> PROBLEM TO WORK ON
Can you copy the lines from the one that contains "Which amongst (288,232)" through the end of the material below, exactly and with nothing else?

[Rows of spatial question data]

#####

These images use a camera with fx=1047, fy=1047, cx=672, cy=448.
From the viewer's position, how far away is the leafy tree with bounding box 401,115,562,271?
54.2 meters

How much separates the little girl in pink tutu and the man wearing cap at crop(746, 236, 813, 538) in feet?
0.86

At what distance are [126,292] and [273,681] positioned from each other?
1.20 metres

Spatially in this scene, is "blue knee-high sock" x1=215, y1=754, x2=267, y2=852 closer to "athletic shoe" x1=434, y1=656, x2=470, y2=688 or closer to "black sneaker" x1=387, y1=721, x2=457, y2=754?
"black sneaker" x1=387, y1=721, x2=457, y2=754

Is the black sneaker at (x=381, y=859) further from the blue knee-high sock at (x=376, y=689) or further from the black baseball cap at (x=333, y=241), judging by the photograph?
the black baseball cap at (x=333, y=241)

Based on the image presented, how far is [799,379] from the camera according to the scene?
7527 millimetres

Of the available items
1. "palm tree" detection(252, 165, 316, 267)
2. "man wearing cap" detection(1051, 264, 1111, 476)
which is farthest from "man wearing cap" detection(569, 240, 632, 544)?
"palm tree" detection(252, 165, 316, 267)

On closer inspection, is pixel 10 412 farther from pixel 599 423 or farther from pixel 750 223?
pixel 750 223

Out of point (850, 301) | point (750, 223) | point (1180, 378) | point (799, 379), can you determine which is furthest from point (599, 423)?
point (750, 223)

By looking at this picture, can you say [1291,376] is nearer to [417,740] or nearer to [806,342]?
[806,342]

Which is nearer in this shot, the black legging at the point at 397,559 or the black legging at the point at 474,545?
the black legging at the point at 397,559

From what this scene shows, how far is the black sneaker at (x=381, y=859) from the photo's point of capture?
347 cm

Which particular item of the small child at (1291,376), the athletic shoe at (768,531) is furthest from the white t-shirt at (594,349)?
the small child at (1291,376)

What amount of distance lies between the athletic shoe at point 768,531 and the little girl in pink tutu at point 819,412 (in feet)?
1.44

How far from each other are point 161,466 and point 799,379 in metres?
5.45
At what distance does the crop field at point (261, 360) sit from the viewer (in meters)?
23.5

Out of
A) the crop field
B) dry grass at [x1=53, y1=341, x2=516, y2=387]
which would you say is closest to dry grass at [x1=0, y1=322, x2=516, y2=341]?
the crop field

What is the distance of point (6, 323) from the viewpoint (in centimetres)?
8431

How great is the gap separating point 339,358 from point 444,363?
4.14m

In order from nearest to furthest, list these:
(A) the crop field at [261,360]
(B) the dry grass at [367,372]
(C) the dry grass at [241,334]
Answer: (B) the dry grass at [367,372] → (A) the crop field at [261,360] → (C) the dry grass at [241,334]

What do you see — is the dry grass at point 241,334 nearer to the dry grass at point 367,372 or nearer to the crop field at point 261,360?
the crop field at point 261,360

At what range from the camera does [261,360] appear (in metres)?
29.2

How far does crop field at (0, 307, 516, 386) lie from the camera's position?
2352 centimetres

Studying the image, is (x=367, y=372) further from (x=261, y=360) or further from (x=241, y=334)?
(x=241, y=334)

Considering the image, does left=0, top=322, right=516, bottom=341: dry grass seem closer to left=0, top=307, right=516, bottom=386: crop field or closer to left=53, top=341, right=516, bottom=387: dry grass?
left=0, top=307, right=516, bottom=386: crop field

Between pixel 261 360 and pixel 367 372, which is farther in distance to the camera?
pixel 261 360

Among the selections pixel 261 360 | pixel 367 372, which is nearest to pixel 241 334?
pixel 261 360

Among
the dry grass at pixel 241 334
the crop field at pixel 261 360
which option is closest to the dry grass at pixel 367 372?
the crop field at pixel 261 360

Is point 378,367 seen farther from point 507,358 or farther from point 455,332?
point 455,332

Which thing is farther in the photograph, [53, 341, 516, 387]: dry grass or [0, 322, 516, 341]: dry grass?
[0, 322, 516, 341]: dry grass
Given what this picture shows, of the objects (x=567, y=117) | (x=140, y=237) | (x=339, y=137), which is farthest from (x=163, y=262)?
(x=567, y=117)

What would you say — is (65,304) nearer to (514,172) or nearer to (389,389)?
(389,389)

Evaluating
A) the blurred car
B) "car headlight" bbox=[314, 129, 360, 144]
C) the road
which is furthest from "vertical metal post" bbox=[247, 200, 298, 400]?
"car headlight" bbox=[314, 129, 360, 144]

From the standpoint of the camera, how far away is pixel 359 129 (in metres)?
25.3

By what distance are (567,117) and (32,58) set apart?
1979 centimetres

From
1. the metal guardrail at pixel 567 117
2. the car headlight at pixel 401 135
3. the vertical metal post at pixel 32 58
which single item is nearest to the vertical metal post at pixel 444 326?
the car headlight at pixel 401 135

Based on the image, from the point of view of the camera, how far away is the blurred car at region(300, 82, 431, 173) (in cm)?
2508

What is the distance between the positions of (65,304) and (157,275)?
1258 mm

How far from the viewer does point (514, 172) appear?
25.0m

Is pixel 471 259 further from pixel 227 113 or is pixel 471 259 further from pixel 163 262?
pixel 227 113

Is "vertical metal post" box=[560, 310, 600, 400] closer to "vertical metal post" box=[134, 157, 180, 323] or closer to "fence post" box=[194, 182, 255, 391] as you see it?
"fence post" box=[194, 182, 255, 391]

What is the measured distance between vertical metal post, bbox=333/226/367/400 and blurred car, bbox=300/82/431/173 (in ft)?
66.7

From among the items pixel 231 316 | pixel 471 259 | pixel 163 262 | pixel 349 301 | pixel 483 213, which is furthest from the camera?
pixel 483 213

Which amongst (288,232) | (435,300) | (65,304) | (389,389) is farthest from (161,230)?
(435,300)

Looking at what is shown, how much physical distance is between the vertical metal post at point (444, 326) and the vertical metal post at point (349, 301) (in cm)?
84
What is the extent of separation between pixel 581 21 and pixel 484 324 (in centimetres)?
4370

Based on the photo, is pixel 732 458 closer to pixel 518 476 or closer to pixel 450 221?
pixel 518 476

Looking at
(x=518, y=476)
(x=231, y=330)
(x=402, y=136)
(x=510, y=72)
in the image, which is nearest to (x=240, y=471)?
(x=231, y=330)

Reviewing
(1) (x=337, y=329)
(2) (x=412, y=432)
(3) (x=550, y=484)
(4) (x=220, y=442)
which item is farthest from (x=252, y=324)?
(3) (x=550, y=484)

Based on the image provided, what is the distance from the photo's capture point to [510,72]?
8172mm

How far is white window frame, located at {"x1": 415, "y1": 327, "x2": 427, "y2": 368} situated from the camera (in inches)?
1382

#####

> IN RESPONSE
Which amongst (288,232) | (435,300) | (65,304) | (389,389) is farthest from (161,230)?
(435,300)

Looking at what is shown, how much physical distance is between the vertical metal post at point (444, 326) and the vertical metal post at point (349, 301) (in cm)?
84
What is the extent of separation between pixel 581 21 and pixel 484 324 (in centimetres)?
4370

Based on the photo, is pixel 732 458 closer to pixel 518 476 or closer to pixel 450 221?
pixel 518 476

Looking at
(x=518, y=476)
(x=231, y=330)
(x=402, y=136)
(x=510, y=72)
in the image, which is nearest to (x=240, y=471)?
(x=231, y=330)

Reviewing
(1) (x=337, y=329)
(2) (x=412, y=432)
(3) (x=550, y=484)
(4) (x=220, y=442)
which item is farthest from (x=252, y=324)?
(3) (x=550, y=484)

Based on the image provided, what is the distance from the photo's capture point to [510,72]?
8172mm

How far is white window frame, located at {"x1": 415, "y1": 327, "x2": 427, "y2": 368} situated from the camera (in inches)?
1382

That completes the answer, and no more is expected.